Document section:
#####
African Americans in Vietnam
How were black soldiers both in war zones and back home during the Vietnam era?
Heroic Citizens: The Black Experience in Vietnam
Military Service Vietnam
America began taking direct military action in Vietnam in 1964 and ended the draft and signed peace accords in 1973. North Vietnam and South Vietnam were at war over the issue of communism. This conflict was a continuation of the Cold War between the United States and the Soviet Union. The United States supported South Vietnam because it was non-communist.
This controversial conflict created tension in the United States, which coincided with social, political, and racial unrest. The United States military drafted many African Americans to fight in Vietnam. This website celebrates the lives and contributions of Omaha’s Black Vietnam Veterans.
Milton Alan Ross
Army Private First Class, Milton Alan Ross, was born on September 9, 1948, to Muriel L. Maroney and Norman Ross in Omaha, Nebraska. He attended Central High School and graduated in 1966. The United States Army drafted him into the military in April of 1968. Ross went to Vietnam on January 6, 1969, and died in combat on February 9, 1969.
In 1967, Charles Evers, the state director of Mississippi for the NAACP criticized state officials for maintaining “lily-white” draft boards. In 1966, the NAACP demanded proportional racial representation on all draft boards. As a result of the disproportionality, black men in the military died 60% faster. In Vietnam throughout 1966, 11% of the U.S. fighting force was black, but African-Americans made up 17.8% of overall combat deaths. From October 1, 1966, through December 1, 1966, the U.S. tallied that 576 of the 3,145 deaths were of African Americans. Economic struggles and poverty compelled black men to become primary candidates for being drafted into the military.
Picture of Milton Alan Ross on the Central High Vietnam Memorial
Contributions Made by African-American Soldiers from Omaha
The Purple Heart (PH) is awarded to a soldier that has been either injured or killed in action. The Bronze Star Medal (BSM) is the next level up from the Purple Heart. This recognition is for heroic or meritorious achievements or service. The Oak Leaf Cluster (OLC) is presented to those soldiers that have earned more than one Purple Heart or Bronze Star Medal.
Although African Americans struggled with racial equality, they made significant contributions during the Vietnam War. Engraved on Milton A. Ross' headstone are letters BSM, PH and OLC. Many African American troops received numerous medals but were not recognized in the mainstream media. Black newspapers, like The Omaha Star, are significant because they published news from the black community. The following is a list of troops whose accomplishments were celebrated in The Omaha Star. In 1967 Blaine A. Wilson received the Air Force Commendation Medal. In 1966 George H. Williams received the Vietnam Service Medal and James E. Prater received the Bronze Star. Porter Pittman was awarded the Purple Heart during his 26-month tour in Vietnam. During 1969, the same year that Milton A. Ross won his Purple Heart and Bronze Star, Maurice T. Craddock received the Purple Heart, Vietnam Service Medal, Army Accommodation, and the National Defense Air Medal. All of these African-American men are from Omaha.
#####
[Entries on spatial positioning]
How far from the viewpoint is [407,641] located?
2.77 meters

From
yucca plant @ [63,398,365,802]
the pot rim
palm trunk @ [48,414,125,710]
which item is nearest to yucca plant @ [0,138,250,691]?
#####
Reproduce word for word the passage of the Vietnam-era Black veterans text starting at "Heroic Citizens: The" and ending at "it was non-communist.".

Heroic Citizens: The Black Experience in Vietnam
Military Service Vietnam
America began taking direct military action in Vietnam in 1964 and ended the draft and signed peace accords in 1973. North Vietnam and South Vietnam were at war over the issue of communism. This conflict was a continuation of the Cold War between the United States and the Soviet Union. The United States supported South Vietnam because it was non-communist.